## INFORMATION PROVIDED
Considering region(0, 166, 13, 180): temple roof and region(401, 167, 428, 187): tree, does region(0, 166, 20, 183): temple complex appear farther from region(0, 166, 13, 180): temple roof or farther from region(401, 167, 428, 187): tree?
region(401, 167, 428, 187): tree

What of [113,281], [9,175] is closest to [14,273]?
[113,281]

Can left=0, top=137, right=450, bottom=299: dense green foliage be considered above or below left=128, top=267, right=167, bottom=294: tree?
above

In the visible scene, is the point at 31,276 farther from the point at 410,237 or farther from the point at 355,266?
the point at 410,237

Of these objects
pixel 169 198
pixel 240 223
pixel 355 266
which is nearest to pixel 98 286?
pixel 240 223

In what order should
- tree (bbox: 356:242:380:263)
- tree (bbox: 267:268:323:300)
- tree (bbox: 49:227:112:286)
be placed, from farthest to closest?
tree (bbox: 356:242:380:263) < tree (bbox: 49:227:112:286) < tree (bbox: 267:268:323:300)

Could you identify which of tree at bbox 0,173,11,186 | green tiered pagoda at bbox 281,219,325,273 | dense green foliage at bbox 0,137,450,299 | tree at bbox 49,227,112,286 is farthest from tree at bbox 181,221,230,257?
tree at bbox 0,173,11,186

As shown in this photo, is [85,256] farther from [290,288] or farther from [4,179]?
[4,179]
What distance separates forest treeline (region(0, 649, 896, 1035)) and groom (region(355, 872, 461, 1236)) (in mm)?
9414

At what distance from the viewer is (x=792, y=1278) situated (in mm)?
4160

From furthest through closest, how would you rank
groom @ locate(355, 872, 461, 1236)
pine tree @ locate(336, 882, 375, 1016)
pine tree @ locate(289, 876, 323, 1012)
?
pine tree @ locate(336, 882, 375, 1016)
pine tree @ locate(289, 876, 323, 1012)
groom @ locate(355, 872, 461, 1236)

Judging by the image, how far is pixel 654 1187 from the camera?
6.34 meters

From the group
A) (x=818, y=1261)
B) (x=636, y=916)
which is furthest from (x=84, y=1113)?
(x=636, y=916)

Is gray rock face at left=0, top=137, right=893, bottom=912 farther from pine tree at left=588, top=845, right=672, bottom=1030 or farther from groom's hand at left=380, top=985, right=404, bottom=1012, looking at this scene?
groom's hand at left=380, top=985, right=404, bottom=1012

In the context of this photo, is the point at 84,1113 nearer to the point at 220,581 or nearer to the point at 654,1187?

## STATED TASK
Print the lines above word for word, starting with the line that contains "From the group" and running through the final line.

## THE ANSWER
From the group
A) (x=818, y=1261)
B) (x=636, y=916)
which is furthest from (x=84, y=1113)?
(x=636, y=916)

Is gray rock face at left=0, top=137, right=893, bottom=912 farther from pine tree at left=588, top=845, right=672, bottom=1030 or farther from groom's hand at left=380, top=985, right=404, bottom=1012, looking at this scene?
groom's hand at left=380, top=985, right=404, bottom=1012

In the context of this photo, is the point at 84,1113 nearer to the point at 220,581 or nearer to the point at 654,1187?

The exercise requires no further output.